There will be a fair amount of work required to couple the throttle linkage. This is not a bolt-in project. The carb on it's adapter puts the throttle higher than the twist rod. I extended the rod pivot at the firewall and welded up an adapter for the carb end. You could convert to a modern cable throttle, but if you have an automatic with transmission cable you will have to retain that which is tricky.

Redline makes a "Jeep Weber kit" that bolts onto the 195.6 OHV's most common single-barrel trough cover. The adapter raises the carb enough to clear the valve cover (which can be removed with the carb installed).

The 32/36 DGEV will fit under the hood, with air cleaner attached, on the pre-1964 Rambler Americans. I am told it hits the hood on 1964-up Americans.

Here's the kit from Top End Performance that I used. Link valid as of April 2022; it's Kit 550. There's a hilarious note in red that says "this carb is too small buy larger" which is certainly aimed at the sports car crowd. It is the correct carb for our 50, 60 year old, slow-turning engine.

Pressed-in fuel inlets have been known to pop out and pour gasoline all over the hot engine; remove, tap 1/8" NPT, install brass nipple.

Out of the box this carburetor will run terribly. The float level is not set correctly and the jets are chosen for some hypothetical small four-cylinder with big bores and short stroke. The procedure to tune them is very straightforward, but utterly alien to people used to American type carbs. Follow the procedure exactly and you'll get great results.

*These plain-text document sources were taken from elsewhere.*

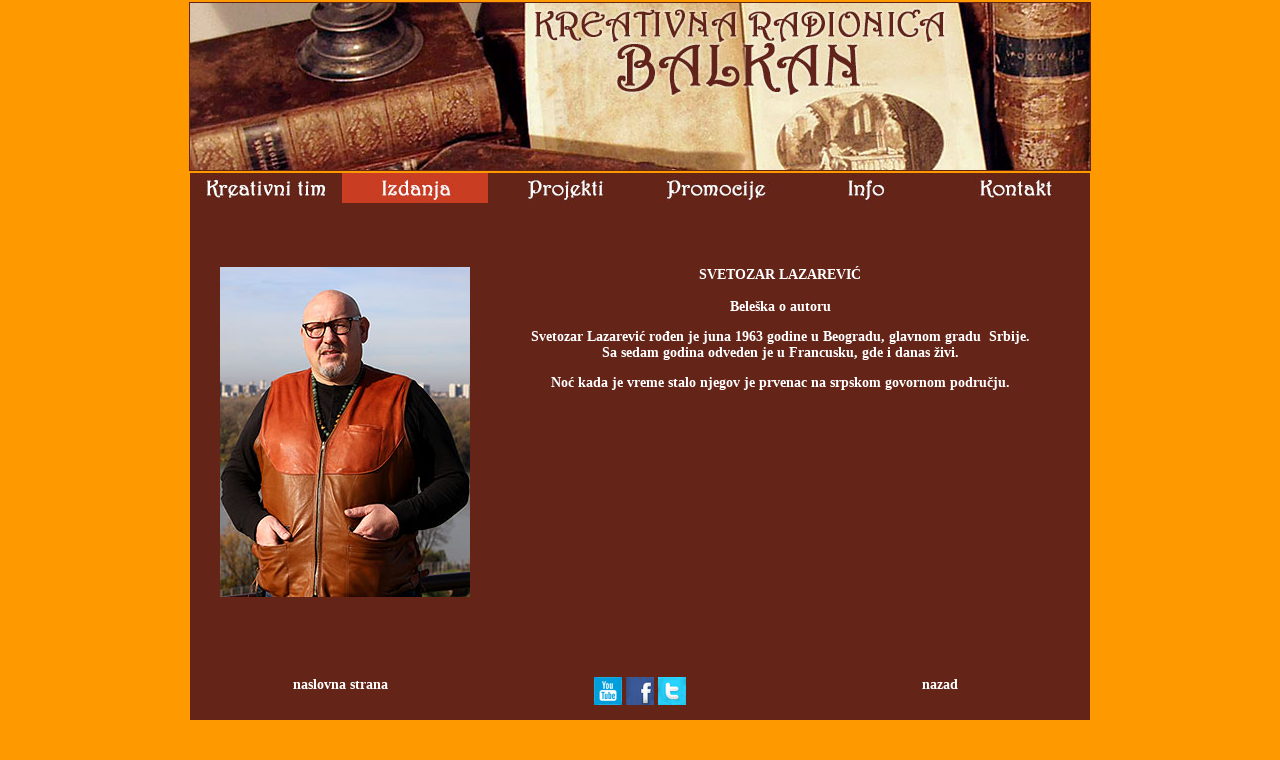

--- FILE ---
content_type: text/html
request_url: https://krbalkan.rs/autor-svetozar-lazarevic.html
body_size: 4980
content:
<!DOCTYPE html PUBLIC "-//W3C//DTD XHTML 1.0 Transitional//EN" "http://www.w3.org/TR/xhtml1/DTD/xhtml1-transitional.dtd">
<html xmlns="http://www.w3.org/1999/xhtml">
<head>
<meta http-equiv="Content-Type" content="text/html; charset=utf-8" />
<title>kreativna radionica balkan</title>
<style type="text/css">
body,td,th {
	font-family: Calibri;
	font-size: 14px;
	font-style: normal;
	font-weight: bold;
	background-image: none;
	background-repeat: no-repeat;
	background-attachment: scroll;
	text-align: center;
	background-color: #642418;
	color: #FFF;
	vertical-align: top;
}
body {
	margin-top: 0px;
	background-color: #F90;
	background-image: url();
}
h1,h2,h3,h4,h5,h6 {
	font-family: Calibri;
}
h1 {
	font-size: 9px;
}
h2 {
	font-size: 10px;
}
h3 {
	font-size: 12px;
}
h4 {
	font-size: 14px;
}
h5 {
	font-size: 16px;
}
h6 {
	font-size: 18px;
}
a {
	font-family: Calibri;
	font-size: 14px;
}
a:link {
	color: #FFF;
	text-decoration: none;
}
a:visited {
	text-decoration: none;
	color: #FFF;
}
a:hover {
	text-decoration: underline;
}
a:active {
	color: #FFF;
	font-size: 14pt;
}
</style>
</head>

<body bgcolor="#FF9900" text="#FFFFFF" link="#FFFFFF" topmargin="0">
<table width="900" align="center">
  <tr>
    <th height="167" colspan="5" scope="col"><img src="dugmici/banner.jpg" width="900" height="167" alt="banner" /></th>
  </tr>
</table>
<table width="900" border="0" align="center" cellpadding="0" cellspacing="0">
  <tr>
    <th scope="col"><a href="kreativni_tim.html"><img src="dugmici/kreativni_tim_tamno.jpg" width="146" height="30" alt="kreativni tim" /></a></th>
    <th scope="col"><a href="izdanja.html"><img src="dugmici/izdanja_svetlo.jpg" width="146" height="30" alt="izdanja" /></a></th>
    <th scope="col"><a href="projekti.html"><img src="dugmici/projekti_tamno.jpg" width="146" height="30" alt="projekti" /></a></th>
    <th scope="col"><a href="promocije.html"><img src="dugmici/promocije_tamno.jpg" width="146" height="30" alt="promocije" /></a></th>
    <th scope="col"><a href="info.html"><img src="dugmici/info_tamno.jpg" width="146" height="30" alt="info" /></a></th>
    <th scope="col"><a href="kontakt.html"><img src="dugmici/kontakt_tamno.jpg" width="146" height="30" alt="kontakt" /></a></th>
  </tr>
</table>
<table width="900" border="0" align="center" cellpadding="0" cellspacing="0">
  <tr>
    <th width="15" height="50" scope="col">&nbsp;</th>
    <th height="50" scope="col">&nbsp;</th>
    <th width="250" height="50" scope="col">&nbsp;</th>
    <th width="30" height="50" scope="col">&nbsp;</th>
    <th width="560" height="50" scope="col">&nbsp;</th>
    <th width="15" height="50" scope="col">&nbsp;</th>
    <th width="15" height="50" scope="col">&nbsp;</th>
  </tr>
  <tr>
    <td width="15" rowspan="2">&nbsp;</td>
    <td rowspan="2">&nbsp;</td>
    <td width="250" height="330"><p><img src="autori/svetozar-lazarevic(2).jpg" width="250" height="330" alt="Maja Stanković" longdesc="zoran.html" /></p></td>
    <td width="30" rowspan="2">&nbsp;</td>
    <td width="560" rowspan="2"><p>SVETOZAR LAZAREVIĆ<br />
      <br />
      Beleška o autoru</p>
      <p>Svetozar Lazarević rođen je juna 1963 godine u Beogradu, glavnom  gradu  Srbije. <br />
      Sa sedam godina odveden je u Francusku, gde i danas živi.</p>
Noć kada je vreme stalo  njegov je prvenac na srpskom govornom području.</td>
    <td width="15" rowspan="2">&nbsp;</td>
    <td width="15" rowspan="2">&nbsp;</td>
  </tr>
  <tr>
    <td>&nbsp;</td>
  </tr>
  <tr>
    <td width="15" height="50">&nbsp;</td>
    <td height="50">&nbsp;</td>
    <td width="250" height="50">&nbsp;</td>
    <td width="30" height="50">&nbsp;</td>
    <td width="560" height="50">&nbsp;</td>
    <td width="15" height="50">&nbsp;</td>
    <td width="15" height="50">&nbsp;</td>
  </tr>
</table>
<table width="900" border="0" align="center" cellpadding="0" cellspacing="0">
  <tr>
    <th width="300" height="50" scope="col"><a href="index.html">naslovna strana</a></th>
    <th width="300" scope="col"><a href="http://www.youtube.com/"><img src="dugmici/youtube.png" width="28" height="28" alt="youtube" longdesc="http://www.youtube.com/" /></a> <a href="https://www.facebook.com/kreativna.radionicabalkan"><img src="dugmici/facebook.png" width="28" height="28" alt="facebook" longdesc="https://www.facebook.com/kreativna.radionicabalkan" /></a> <a href="https://twitter.com/krbalkan"><img src="dugmici/twitter.png" width="28" height="28" alt="twitter" longdesc="https://twitter.com/" /></a></th>
    <th width="300" scope="col"><a href="izdanja.html">nazad</a></th>
  </tr>
</table>
<table width="900" border="0" align="center" cellpadding="0" cellspacing="0">
  <tr bgcolor="#642418">
    <th scope="col"><h2>Copyright KREATIVNA RADIONICA BALKAN 2014 ©. All rights reserved</h2></th>
  </tr>
</table>
<h1>&nbsp;</h1>
</body>
</html>
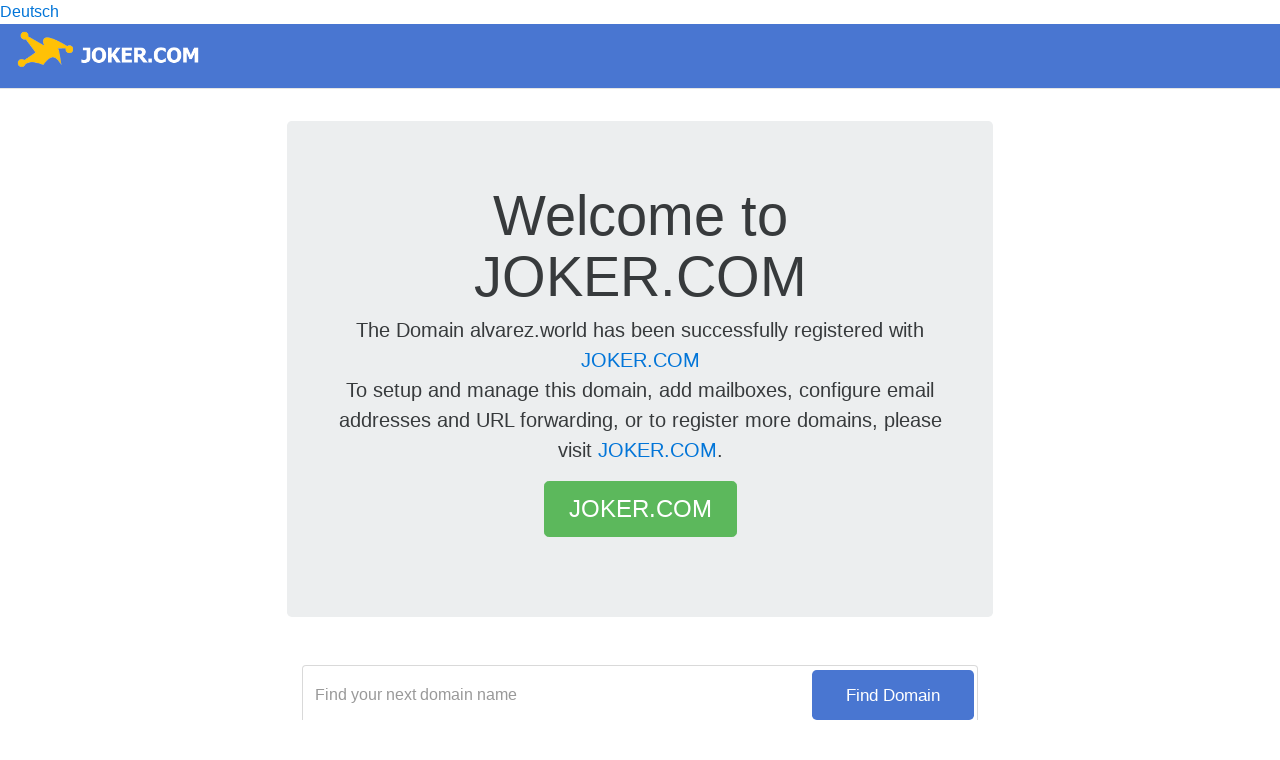

--- FILE ---
content_type: text/html; charset=utf-8
request_url: http://alvarez.world/en/
body_size: 6613
content:
<!DOCTYPE html>
<html lang="en">
  <head>
    <meta charset="utf-8">
    <meta http-equiv="X-UA-Compatible" content="IE=edge">
    <meta name="viewport" content="width=device-width, initial-scale=1, shrink-to-fit=no">
    <!-- The above 3 meta tags *must* come first in the head; any other head content must come *after* these tags -->
  <meta name="robots" content="index, follow">
  <meta name="keywords" content="domain,domains,free,cheap,low cost,billig,guenstig,joker,joker.com,eis ag,order,bestellen,reseller,registrar,dns,url,forwarding,dot,com,net,org,info,biz,tld,domainname,domainreservierung,Wunschname,frei,Webseite,Prasenz,Web-Prasenz,inklusive,Domain,E-Mail Adresse,Web-Adresse,Mail,preisguenstig,unlimited">
  <meta name="description" content="Domain Name Registration at Joker.com, Easy to use Control Panel and Reseller API Interface. COM, NET, INFO, ORG, BIZ, DE domains as low as $7.20">
  <meta name="page-topic" content="Domain order and administration, info, biz, com, net, org, de, tld">
  <meta name="page-type" content="Domain, reseller, info, biz, com, net, org, de, tld">
  <meta name="abstract" content="Domain Name Registration, Buy Cheap Domains, COM NET ORG INFO BIZ DE Registration, Free Transfer">
  <meta name="Rating" content="general">
    <link rel="icon" href="../../favicon.ico">

    <title>alvarez.world -- Domain Name Registration at Joker.com, Easy to use Control Panel and Reseller API Interface</title>

    <!-- Bootstrap core CSS -->
    <link href="/css/bootstrap.min.css" rel="stylesheet">

    <!-- Custom styles for this template -->
    <link href="/css/parkingpage.css" rel="stylesheet">
  </head>

  <body>
  <nav>
    <a href="#" id="switch-de">Deutsch</a>
  </nav>

    <div class="container-fluid">
      <div class="header clearfix">
        <h3 class="text-muted"><img src="/images/JokerLogo2x.png"></h3>
      </div>
    </div>

<div class="container">
      <div class="jumbotron">
        <h1 class="display-3">Welcome to JOKER.COM</h1>
        <p class="lead">The Domain <strong>alvarez.world</strong> has been successfully registered with 
        		<strong><a href="https://joker.com/home?pk_campaign=Parking&pk_kwd=text">JOKER.COM</a></strong><br>
			To setup and manage this domain, add <strong>mailboxes</strong>, configure <strong>email addresses</strong> and <strong>URL forwarding</strong>, 
			or to register more domains, please
			visit <a href="https://joker.com/home?pk_campaign=Parking&pk_kwd=text">JOKER.COM</a>.</p>
        <p><a class="btn btn-lg btn-success" href="https://joker.com/home?pk_campaign=Parking&pk_kwd=text" role="button">JOKER.COM</a></p>
      </div>

      <div class="row marketing">
      	<div class="col-lg-12">
      		<form role="form" action="https://joker.com">
                        <input class="form-control input-lg" type="text" placeholder="Find your next domain name" onfocus="this. placeholder = ''" onblur="this.placeholder = 'Find your next domain name'" name="t_reg_dom[]" autocomplete="off">
                        <button type="submit" class="btn btn-lg btn-primary">Find Domain</button>
                        <input type="hidden" name="mode" value="order_search">
                    </form>
      	</div>
      	<div class="col-sm-3 col-md-2 text-center">
        	<a href="https://joker.com/domain/features?pk_campaign=Parking&pk_kwd=text"><img src="/images/hostingIcons/rack-server-magnifier.png" width="100" title="Transparency - No setup fees, no hidden costs" alt="Transparency - No setup fees, no hidden costs"></a>
        	<div style="text-align:center;padding-top: 15px"><strong>Transparency</strong><p>No setup fees, no hidden costs</p></div>
    	</div>
    	<div class="col-sm-3 col-md-2 text-center">
        	<a href="https://joker.com/domain/features?pk_campaign=Parking&pk_kwd=text"><img src="/images/hostingIcons/shared-server.png" width="100" title="DynDNS - Free Dynamic DNS" alt="DynDNS - Free Dynamic DNS"></a>
        	<div style="text-align:center;padding-top: 15px"><strong>DynDNS</strong><p>Free Dynamic DNS</p></div>
    	</div>
    	<div class="col-sm-3 col-md-2 text-center">
        	<a href="https://joker.com/domain/features?pk_campaign=Parking&pk_kwd=text"><img src="/images/hostingIcons/globe-www.png" width="100" title="URL Forwarding - Free with many options" alt="URL Forwarding - Free with many options"></a>
        	<div style="text-align:center;padding-top: 15px"><strong>URL Forwarding</strong><p>Free with many options</p></div>
    	</div>
    	<div class="col-sm-3 col-md-2 text-center">
        	<a href="https://joker.com/domain/features?pk_campaign=Parking&pk_kwd=text"><img src="/images/hostingIcons/security-shield_dark.png" width="100" title="Secure Email Addresses - Free Email forwarding with Spam- and virus checking" alt="Secure Email Addresses - Free Email forwarding with Spam- and virus checking"></a>
        	<div style="text-align:center;padding-top: 15px"><strong>Secure Email Addresses</strong><p>Free Email forwarding, cheap mailboxes</p></div>
    	</div>
    	<div class="col-sm-3 col-md-2 text-center">
        	<a href="https://joker.com/domain/features?pk_campaign=Parking&pk_kwd=text"><img src="/images/hostingIcons/rack-server-unlock_blue.png" width="100" title="No Lock-In - Remain independent from your hosting- or email provider" alt="Remain independent from your hosting- or email provider"></a>
        	<div style="text-align:center;padding-top: 15px"><strong>No Lock-In</strong><p>Remain independent from your internet provider</p></div>
    	</div>
    	<div class="col-sm-3 col-md-2 text-center">
        	<a href="https://joker.com/domain/features?pk_campaign=Parking&pk_kwd=text"><img src="/images/hostingIcons/window-domain.png" width="100" title="much more" alt="much more"></a>
        	<div style="text-align:center;padding-top: 15px"><strong>and much more</strong></div>
    	</div>

      </div>

      <footer class="footer">
        <p>&copy; 2025 CSL Computer Service Langenbach GmbH / JOKER.COM</p>
      </footer>

    </div> <!-- /container -->


    <!-- Bootstrap core JavaScript
    ================================================== -->
    <!-- Placed at the end of the document so the pages load faster -->
    <!-- IE10 viewport hack for Surface/desktop Windows 8 bug -->
    <script src="/js/ie10-viewport-bug-workaround.js"></script>
  <script>
    document.getElementById("switch-de").addEventListener("click", function (e) {
      e.preventDefault();
      localStorage.setItem("lang", "de");
      window.location.href = "/de/";
    });
  </script>
  

  </body>
</html>
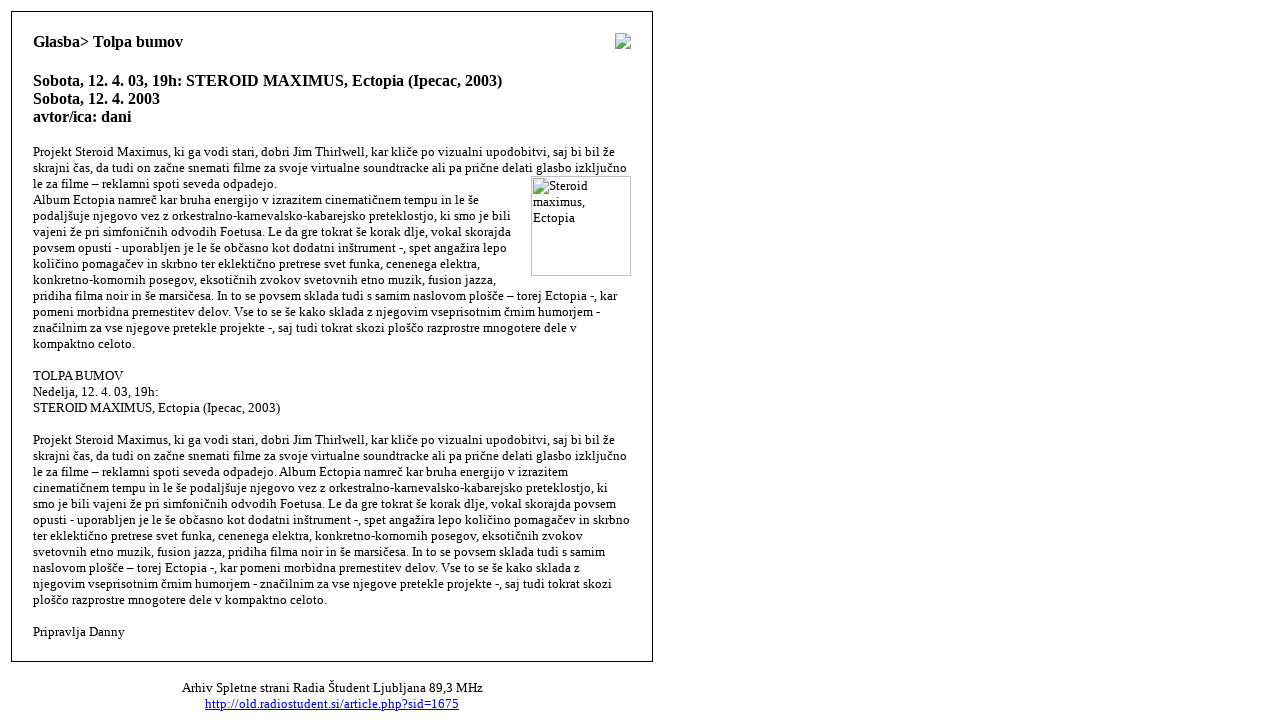

--- FILE ---
content_type: text/html; charset=Windows-1250
request_url: https://old.radiostudent.si/print.php?sid=1675&lang=slovene
body_size: 1283
content:
<html><head><META HTTP-EQUIV="Content-Type" CONTENT="text/html; charset=windows-1250"><title>Arhiv Spletne strani Radia Študent Ljubljana 89,3 MHz</title></head>
	<body bgcolor="#ffffff" text="#000000">
	<table border="0"><tr><td>
	<table border="0" width="640" cellpadding="0" cellspacing="1" bgcolor="#000000"><tr><td>
	<table border="0" width="640" cellpadding="20" cellspacing="1" bgcolor="#ffffff"><tr><td>
	<img src="images/RSlogobw.gif" border="0" align="right"><h4>Glasba> Tolpa bumov</h4><font size="3"><b>Sobota, 12. 4. 03, 19h: STEROID MAXIMUS, Ectopia (Ipecac, 2003)</b><br><b>Sobota, 12. 4. 2003</b></font><br><b>avtor/ica: dani</b></font><br><br><font size="2">Projekt Steroid Maximus, ki ga vodi stari, dobri Jim Thirlwell, kar kliče po vizualni upodobitvi, saj bi bil že skrajni čas, da tudi on začne snemati filme za svoje virtualne soundtracke ali pa prične delati glasbo izključno le za filme – reklamni spoti seveda odpadejo.  <img src="images/articles/Glasba/Tolpa_bumov/030411190658.jpg" width="100" align="right" border="0" alt="Steroid maximus, Ectopia"> <br />
Album Ectopia namreč kar bruha energijo v izrazitem cinematičnem tempu in le še podaljšuje njegovo vez z orkestralno-karnevalsko-kabarejsko preteklostjo, ki smo je bili vajeni že pri simfoničnih odvodih Foetusa. Le da gre tokrat še korak dlje, vokal skorajda povsem opusti - uporabljen je le še občasno kot dodatni inštrument -, spet angažira lepo količino pomagačev in skrbno ter eklektično pretrese svet funka, cenenega elektra, konkretno-komornih posegov, eksotičnih zvokov svetovnih etno muzik, fusion jazza, pridiha filma noir in še marsičesa. In to se povsem sklada tudi s samim naslovom plošče – torej Ectopia -, kar pomeni morbidna premestitev delov. Vse to se še kako sklada z njegovim vseprisotnim črnim humorjem - značilnim za vse njegove pretekle projekte -, saj tudi tokrat skozi ploščo razprostre mnogotere dele v kompaktno celoto. <br><br>TOLPA BUMOV<br />
Nedelja, 12. 4. 03, 19h: <br />
STEROID MAXIMUS, Ectopia (Ipecac, 2003)<br />
<br />
Projekt Steroid Maximus, ki ga vodi stari, dobri Jim Thirlwell, kar kliče po vizualni upodobitvi, saj bi bil že skrajni čas, da tudi on začne snemati filme za svoje virtualne soundtracke ali pa prične delati glasbo izključno le za filme – reklamni spoti seveda odpadejo. Album Ectopia namreč kar bruha energijo v izrazitem cinematičnem tempu in le še podaljšuje njegovo vez z orkestralno-karnevalsko-kabarejsko preteklostjo, ki smo je bili vajeni že pri simfoničnih odvodih Foetusa. Le da gre tokrat še korak dlje, vokal skorajda povsem opusti - uporabljen je le še občasno kot dodatni inštrument -, spet angažira lepo količino pomagačev in skrbno ter eklektično pretrese svet funka, cenenega elektra, konkretno-komornih posegov, eksotičnih zvokov svetovnih etno muzik, fusion jazza, pridiha filma noir in še marsičesa. In to se povsem sklada tudi s samim naslovom plošče – torej Ectopia -, kar pomeni morbidna premestitev delov. Vse to se še kako sklada z njegovim vseprisotnim črnim humorjem - značilnim za vse njegove pretekle projekte -, saj tudi tokrat skozi ploščo razprostre mnogotere dele v kompaktno celoto. <br />
<br />
Pripravlja Danny<br></font></td></tr></table></td></tr></table>
	<br><center><font size="2"> Arhiv Spletne strani Radia Študent Ljubljana 89,3 MHz<br><a href="http://old.radiostudent.si/article.php?sid=1675">http://old.radiostudent.si/article.php?sid=1675</a></font>
    </td></tr></table>
    </body>
    </html>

Here are my Weber tuning procedures.

Here are my settings, use these as a starting point.

low speed jet 55
idle stop screw 1/2 turn
idle mix screw 1.5 turns out
main jet 140
air bleed 170
float level 35mm




Weber 38/38 DGV

The 38/38 is almost identical to the 32/36, but the two venturis are the same size, the carb is not progressive (both open at once). Though intended to be used as one venturi feeding one half of an engine, on the 195.6 and the adapter it will be plumbed as a "one barrel" carb and both V's will feed all cylinders at once. This and the lack of progression make it less attractive for stock engines. If you are absolutely certin you will be keeping RPM up and throttle open in a range that the engine will flow the CFMs, it's a fine choice. It's the carb currently on my roadster. The 38/38 DGV is bolt-compatible with the 32/36 DGEV.

Pressed-in fuel inlets have been known to pop out and pour gasoline all over the hot engine; remove, tap 1/8" NPT, install brass nipple.

Here is a copy of my 38/38 tuning notes if you care. Please refer to my notes on Weber carburetor tuning for details on these carburetors.

Weber IDF series

Less practical Weber carburetor choices are the 40 IDF and the 44 IDF. I have used these on my highly modified roadster engine, which currently has the 38/38 DGV installed. The 40 IDF is great at WOT above 3000 rpm; you will find it undrivable on a stock engine. The 44 IDF was far too large to be tuneable on even my roadster; thr 40 IDF replaced it.

Please refer to my notes on Weber carburetor tuning for details on these carburetors.